Sainsbury’s have kind of c*cked up the design of their “hugging bear” Valentine’s mugs

Surely someone should've seen this before they were released?

JOE

“Happy Valentine’s Day from Sainsbury’s, here is a cute bear with a gigantic fucking schlong.”

This isn’t the message that comes written on the box of their latest Valentine’s product, a pair of hugging bear mugs, but it may as well be.

I mean, look at them.

Image: Kitty O’Rourke / Facebook

Those don’t just look a little bit like dicks, they only look like dicks. Really, really large, rock-solid, protruding bear dicks.

The cock-up was noticed by mum Kitty Toland, who took a picture of the mugs and posted it on the supermarket’s Facebook page.

She wrote: “Just a little feedback on the ‘hugging mugs’ they don’t look quite like they are hugging but rather excited to see each other ??? Had to swerve awkward questions from a 2 year old ? maybe not the best design!”

When speaking to the Mirror, she also added: “My son even asked why the bears have willies and I didn’t know how to answer.
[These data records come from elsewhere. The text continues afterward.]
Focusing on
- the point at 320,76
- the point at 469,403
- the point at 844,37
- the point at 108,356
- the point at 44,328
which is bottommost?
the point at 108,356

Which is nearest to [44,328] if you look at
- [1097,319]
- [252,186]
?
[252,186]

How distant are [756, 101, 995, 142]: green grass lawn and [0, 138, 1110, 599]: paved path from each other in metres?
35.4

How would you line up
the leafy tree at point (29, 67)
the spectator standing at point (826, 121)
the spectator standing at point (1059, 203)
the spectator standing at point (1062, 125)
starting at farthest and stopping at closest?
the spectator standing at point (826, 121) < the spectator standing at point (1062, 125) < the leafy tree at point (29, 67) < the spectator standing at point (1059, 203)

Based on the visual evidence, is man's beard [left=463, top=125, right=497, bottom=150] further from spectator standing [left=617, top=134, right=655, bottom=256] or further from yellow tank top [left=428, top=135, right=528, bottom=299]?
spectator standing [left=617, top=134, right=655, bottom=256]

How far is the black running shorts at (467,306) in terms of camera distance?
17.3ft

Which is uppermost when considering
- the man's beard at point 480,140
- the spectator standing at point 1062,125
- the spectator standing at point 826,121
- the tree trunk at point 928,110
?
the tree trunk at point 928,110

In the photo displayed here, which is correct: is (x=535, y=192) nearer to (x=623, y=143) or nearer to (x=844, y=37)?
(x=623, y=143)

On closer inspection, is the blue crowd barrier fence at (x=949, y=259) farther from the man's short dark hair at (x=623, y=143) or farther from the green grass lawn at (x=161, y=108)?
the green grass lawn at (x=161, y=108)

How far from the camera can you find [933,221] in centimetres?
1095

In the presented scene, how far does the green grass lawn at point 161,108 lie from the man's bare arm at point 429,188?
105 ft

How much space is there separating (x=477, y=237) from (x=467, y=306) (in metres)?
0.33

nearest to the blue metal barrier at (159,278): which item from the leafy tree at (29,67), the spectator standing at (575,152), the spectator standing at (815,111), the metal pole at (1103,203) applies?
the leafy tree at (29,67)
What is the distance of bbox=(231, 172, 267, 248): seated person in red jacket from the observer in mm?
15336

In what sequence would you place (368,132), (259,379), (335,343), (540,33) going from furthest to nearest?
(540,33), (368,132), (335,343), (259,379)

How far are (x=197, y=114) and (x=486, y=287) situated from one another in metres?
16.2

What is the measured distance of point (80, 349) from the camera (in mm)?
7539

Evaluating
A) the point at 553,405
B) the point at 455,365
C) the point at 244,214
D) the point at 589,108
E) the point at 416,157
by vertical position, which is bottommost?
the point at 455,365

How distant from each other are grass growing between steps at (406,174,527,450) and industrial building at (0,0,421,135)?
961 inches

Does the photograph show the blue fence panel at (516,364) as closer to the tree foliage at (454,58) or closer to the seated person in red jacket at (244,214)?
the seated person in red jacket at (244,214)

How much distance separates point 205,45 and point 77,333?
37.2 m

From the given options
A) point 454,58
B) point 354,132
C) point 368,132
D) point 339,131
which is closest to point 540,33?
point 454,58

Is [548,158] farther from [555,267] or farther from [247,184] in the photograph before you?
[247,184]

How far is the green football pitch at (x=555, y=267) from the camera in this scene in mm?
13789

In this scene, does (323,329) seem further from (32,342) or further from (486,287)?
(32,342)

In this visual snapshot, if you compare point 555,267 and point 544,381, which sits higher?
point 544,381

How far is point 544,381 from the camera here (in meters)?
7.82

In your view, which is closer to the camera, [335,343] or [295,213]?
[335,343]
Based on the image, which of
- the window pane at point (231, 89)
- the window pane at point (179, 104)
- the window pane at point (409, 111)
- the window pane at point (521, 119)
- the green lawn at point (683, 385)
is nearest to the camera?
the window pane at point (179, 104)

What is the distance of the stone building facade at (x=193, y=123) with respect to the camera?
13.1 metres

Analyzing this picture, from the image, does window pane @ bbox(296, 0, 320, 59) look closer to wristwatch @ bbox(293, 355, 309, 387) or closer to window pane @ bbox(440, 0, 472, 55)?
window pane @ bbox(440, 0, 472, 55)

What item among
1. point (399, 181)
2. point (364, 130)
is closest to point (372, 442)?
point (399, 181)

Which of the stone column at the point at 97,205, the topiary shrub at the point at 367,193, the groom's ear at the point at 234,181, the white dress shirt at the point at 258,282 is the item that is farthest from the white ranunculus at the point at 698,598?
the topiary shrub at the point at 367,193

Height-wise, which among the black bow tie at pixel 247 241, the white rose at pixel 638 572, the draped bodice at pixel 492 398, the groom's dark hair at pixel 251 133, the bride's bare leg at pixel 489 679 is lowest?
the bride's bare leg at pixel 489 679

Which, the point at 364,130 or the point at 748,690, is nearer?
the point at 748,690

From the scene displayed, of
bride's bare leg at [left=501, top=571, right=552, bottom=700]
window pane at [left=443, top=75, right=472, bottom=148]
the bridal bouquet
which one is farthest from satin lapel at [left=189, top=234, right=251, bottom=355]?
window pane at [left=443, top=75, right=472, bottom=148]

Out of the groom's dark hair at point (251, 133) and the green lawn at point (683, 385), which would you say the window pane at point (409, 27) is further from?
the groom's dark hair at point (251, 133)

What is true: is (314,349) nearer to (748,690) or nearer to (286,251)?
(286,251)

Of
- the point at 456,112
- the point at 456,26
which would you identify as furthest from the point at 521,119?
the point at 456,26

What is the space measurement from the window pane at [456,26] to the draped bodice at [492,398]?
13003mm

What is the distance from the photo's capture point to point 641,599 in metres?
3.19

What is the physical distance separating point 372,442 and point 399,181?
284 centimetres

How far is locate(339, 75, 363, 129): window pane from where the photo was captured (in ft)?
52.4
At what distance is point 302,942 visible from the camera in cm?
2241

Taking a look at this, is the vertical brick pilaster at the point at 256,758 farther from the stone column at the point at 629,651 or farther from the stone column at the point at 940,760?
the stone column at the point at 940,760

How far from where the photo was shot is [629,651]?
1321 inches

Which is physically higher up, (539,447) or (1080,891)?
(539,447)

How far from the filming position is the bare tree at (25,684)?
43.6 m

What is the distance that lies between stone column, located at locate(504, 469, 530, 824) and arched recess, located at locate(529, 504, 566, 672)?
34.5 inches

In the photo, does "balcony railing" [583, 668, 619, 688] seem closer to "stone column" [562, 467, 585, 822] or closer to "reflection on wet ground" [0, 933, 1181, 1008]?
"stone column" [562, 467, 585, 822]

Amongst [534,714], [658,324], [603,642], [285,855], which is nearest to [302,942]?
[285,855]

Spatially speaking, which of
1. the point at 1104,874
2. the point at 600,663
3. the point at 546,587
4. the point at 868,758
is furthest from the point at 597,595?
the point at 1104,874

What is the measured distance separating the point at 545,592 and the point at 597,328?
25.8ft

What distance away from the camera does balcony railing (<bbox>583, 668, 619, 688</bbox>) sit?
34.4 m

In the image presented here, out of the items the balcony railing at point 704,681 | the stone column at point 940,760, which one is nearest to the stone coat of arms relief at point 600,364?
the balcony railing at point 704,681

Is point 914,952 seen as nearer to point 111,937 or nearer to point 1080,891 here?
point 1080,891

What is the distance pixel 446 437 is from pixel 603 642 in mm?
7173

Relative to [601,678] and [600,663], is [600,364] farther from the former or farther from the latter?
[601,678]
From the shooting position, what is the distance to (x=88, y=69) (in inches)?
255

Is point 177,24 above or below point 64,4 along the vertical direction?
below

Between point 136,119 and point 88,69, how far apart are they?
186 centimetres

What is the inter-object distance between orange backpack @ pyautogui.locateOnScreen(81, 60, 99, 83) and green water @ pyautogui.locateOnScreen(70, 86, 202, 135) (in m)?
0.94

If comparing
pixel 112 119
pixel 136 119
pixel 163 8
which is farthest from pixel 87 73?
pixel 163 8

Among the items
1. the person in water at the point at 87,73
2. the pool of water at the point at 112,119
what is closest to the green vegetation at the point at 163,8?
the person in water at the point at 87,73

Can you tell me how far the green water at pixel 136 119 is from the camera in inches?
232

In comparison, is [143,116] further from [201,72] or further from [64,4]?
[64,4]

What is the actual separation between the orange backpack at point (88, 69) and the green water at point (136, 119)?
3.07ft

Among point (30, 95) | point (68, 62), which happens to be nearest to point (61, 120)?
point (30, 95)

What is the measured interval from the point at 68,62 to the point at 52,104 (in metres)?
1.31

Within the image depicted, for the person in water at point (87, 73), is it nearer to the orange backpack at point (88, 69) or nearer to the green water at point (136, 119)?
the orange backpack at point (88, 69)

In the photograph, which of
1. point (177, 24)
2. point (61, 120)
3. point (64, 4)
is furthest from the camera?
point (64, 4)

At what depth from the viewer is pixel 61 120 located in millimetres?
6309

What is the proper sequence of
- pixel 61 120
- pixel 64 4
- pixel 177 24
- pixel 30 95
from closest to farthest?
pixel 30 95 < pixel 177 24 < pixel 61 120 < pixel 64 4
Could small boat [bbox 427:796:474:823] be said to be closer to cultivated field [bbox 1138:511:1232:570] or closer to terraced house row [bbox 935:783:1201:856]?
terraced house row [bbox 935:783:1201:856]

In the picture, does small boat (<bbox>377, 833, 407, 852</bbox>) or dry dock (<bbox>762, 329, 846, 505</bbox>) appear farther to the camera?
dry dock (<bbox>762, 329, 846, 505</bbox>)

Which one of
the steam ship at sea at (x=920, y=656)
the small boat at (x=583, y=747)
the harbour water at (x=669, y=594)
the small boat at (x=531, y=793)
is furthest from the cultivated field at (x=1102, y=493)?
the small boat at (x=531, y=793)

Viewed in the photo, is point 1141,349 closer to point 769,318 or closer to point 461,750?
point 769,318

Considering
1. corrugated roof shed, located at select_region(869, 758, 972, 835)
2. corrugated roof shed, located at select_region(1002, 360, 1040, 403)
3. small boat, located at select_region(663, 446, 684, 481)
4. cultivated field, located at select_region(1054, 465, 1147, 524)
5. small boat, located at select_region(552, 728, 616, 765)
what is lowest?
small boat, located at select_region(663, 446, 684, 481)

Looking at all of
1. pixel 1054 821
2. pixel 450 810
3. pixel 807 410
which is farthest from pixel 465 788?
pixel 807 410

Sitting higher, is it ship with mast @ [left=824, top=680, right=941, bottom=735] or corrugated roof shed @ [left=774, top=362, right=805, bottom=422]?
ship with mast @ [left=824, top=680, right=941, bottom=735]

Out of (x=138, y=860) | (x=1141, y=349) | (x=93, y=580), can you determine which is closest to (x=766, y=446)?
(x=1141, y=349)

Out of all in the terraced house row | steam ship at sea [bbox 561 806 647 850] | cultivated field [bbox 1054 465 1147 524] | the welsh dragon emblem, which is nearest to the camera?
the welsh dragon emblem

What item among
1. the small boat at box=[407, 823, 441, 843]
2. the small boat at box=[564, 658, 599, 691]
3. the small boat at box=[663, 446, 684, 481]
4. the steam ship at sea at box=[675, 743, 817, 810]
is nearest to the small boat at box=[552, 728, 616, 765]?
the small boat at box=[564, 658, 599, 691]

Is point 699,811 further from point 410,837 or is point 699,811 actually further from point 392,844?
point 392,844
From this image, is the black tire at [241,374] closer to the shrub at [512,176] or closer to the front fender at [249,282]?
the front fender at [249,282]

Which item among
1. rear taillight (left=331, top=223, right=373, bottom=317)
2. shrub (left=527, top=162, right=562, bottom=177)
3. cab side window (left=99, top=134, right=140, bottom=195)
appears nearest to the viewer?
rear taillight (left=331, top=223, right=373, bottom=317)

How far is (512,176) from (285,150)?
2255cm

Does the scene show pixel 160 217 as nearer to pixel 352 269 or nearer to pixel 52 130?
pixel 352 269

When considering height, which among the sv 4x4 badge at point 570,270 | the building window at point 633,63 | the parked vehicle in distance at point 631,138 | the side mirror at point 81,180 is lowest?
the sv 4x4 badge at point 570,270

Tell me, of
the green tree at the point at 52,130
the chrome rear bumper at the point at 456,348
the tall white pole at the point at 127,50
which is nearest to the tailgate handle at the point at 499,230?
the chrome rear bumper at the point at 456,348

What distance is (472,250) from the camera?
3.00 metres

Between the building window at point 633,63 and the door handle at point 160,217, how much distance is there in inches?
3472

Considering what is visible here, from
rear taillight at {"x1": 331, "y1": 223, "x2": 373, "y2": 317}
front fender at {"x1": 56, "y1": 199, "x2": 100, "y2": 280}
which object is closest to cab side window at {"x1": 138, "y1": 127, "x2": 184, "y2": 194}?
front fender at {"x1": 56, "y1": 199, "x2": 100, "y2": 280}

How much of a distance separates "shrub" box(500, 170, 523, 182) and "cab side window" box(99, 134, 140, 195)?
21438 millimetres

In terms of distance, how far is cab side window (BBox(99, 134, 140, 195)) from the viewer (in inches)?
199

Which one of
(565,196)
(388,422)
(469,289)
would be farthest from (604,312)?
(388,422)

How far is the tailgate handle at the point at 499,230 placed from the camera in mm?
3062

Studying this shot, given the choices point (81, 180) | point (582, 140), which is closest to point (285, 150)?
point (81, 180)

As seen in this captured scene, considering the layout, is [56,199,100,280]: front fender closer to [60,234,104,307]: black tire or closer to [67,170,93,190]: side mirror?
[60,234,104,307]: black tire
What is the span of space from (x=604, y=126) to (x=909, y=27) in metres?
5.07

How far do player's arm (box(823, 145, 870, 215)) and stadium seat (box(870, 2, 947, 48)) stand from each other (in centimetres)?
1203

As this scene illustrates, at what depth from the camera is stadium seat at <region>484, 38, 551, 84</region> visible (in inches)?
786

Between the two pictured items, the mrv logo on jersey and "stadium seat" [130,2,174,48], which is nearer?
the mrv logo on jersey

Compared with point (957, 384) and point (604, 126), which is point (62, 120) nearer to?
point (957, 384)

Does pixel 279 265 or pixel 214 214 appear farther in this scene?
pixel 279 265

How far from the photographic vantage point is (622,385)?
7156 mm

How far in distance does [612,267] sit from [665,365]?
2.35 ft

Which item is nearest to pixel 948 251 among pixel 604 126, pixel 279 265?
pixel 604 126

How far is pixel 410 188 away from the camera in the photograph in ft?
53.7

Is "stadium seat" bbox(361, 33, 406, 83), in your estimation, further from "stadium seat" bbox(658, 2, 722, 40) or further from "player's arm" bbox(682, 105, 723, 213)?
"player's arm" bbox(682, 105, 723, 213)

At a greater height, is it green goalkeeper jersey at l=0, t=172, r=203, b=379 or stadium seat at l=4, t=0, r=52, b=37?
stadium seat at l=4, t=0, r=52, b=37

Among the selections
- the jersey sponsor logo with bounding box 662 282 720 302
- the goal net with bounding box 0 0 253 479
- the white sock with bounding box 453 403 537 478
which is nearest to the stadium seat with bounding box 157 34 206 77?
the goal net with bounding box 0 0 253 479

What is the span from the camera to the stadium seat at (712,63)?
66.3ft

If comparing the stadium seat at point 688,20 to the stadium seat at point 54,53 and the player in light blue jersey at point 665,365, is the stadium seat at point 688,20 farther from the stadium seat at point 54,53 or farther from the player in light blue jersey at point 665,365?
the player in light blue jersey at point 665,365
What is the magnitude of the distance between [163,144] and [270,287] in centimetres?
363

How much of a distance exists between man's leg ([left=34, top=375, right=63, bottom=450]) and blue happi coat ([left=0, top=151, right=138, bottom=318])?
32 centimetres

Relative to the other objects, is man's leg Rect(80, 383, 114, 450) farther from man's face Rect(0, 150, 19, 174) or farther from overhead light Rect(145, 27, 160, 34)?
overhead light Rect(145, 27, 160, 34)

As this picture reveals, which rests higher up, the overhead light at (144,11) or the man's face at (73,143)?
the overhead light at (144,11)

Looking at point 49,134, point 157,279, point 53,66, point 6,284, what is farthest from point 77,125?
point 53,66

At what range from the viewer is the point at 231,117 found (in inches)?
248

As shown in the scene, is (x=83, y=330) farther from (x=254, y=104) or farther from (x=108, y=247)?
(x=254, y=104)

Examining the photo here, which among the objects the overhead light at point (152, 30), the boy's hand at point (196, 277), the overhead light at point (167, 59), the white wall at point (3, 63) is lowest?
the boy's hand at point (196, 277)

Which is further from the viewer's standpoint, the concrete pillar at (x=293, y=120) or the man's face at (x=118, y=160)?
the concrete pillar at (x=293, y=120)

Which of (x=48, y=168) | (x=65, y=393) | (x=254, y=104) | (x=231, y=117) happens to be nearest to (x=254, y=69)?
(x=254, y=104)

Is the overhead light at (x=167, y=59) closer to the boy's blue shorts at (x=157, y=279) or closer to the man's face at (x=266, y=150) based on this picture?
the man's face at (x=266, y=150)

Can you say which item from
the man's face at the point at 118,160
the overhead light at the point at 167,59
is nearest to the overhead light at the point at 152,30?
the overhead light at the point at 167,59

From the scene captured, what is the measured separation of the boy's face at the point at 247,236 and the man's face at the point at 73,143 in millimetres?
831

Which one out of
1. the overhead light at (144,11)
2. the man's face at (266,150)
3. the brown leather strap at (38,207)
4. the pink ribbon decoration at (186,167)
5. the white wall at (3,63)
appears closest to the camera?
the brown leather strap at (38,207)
I told him it was a tail.

“We found the whole thing hilarious and didn’t purchase them but after all the attention the photo got I feel like perhaps we should!!”

A Sainsbury’s employee tried to deescalate the situation by confirming that the bears are only hugging, but people weren’t having any of it.

Sorry Sainsbury’s but your bears have dicks. Case closed.